* _Selected excerpt_:

====

14. The learned Advocate-General invited our attention to the following observations in the speech of Lord Reid at p. 694 of  AC 680 (see also p. 567 of 83 ITR) :
'We must decide what the highest bidder would have offered in the hypothetical sale in the open market, which the Act requires us to imagine took place at the time of Mrs. Lynall's death. The sum which any bidder will offer must depend on what he known (or things he knows) about the property for which he bids.
The decision of this case turns on the question what knowledge the hypothetical bidders must be supposed to have had about the affairs of Linread. One solution would be that they must be supposed to have been omniscient. But we have to consider what would in fact have happened if this imaginary sale had taken place, or at least - if we are looking for a general rule - what would happen in the event of a sale of this kind taking place. One thing which would not happen would be that the bidders would be omniscient. They would derive their knowledge from facts made available to them by the shareholder exposing the shares for sale. We must suppose that, being a willing seller and an honest man, he would give as much information as he was entitled to give. If he was not a director he would give the information which he could get as a shareholder. If he was a director and had confidential information, he could not disclose that information without the consent of the board of directors.

====

* _Dataset_:
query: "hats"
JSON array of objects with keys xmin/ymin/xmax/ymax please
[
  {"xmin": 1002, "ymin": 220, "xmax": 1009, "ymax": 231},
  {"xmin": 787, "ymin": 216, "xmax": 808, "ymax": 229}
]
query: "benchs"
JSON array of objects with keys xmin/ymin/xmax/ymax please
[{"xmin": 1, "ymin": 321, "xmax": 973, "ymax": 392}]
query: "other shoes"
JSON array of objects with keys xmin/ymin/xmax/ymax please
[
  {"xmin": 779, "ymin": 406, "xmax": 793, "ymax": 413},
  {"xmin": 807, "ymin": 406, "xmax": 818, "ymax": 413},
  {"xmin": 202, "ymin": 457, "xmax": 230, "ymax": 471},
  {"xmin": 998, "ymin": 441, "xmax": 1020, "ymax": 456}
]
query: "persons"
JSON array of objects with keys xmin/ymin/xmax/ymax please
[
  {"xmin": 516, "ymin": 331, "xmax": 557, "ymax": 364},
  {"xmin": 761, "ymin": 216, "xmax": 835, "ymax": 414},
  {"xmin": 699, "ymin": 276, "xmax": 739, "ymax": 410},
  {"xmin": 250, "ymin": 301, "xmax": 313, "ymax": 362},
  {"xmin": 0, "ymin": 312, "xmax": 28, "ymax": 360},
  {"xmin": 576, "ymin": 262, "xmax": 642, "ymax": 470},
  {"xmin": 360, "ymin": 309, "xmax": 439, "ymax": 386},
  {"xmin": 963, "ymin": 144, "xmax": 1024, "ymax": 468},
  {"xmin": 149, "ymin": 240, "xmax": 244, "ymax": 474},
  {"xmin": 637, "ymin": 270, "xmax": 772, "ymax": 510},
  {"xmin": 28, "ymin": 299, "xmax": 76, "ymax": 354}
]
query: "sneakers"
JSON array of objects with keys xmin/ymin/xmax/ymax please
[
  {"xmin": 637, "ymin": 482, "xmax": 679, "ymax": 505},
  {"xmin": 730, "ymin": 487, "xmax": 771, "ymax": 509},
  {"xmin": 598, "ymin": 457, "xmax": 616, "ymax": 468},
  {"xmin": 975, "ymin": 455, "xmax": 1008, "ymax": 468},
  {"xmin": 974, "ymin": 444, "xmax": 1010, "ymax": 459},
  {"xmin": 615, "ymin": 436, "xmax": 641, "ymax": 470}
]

====

* _Written instruction 1_:
Copy word for word the part of the passage from Lord Reid's speech that opens with the words containing "14. The learned" and closes with "which he bids.".
* _Written instruction 2_:
In the passage from Lord Reid's speech, from what source would the hypothetical bidders derive their knowledge?
The rows have no connection to the passage from Lord Reid's speech.

* _Correct answer 1_:
14. The learned Advocate-General invited our attention to the following observations in the speech of Lord Reid at p. 694 of  AC 680 (see also p. 567 of 83 ITR) :
'We must decide what the highest bidder would have offered in the hypothetical sale in the open market, which the Act requires us to imagine took place at the time of Mrs. Lynall's death. The sum which any bidder will offer must depend on what he known (or things he knows) about the property for which he bids.

* _Correct answer 2_:
From facts made available to them by the shareholder exposing the shares for sale.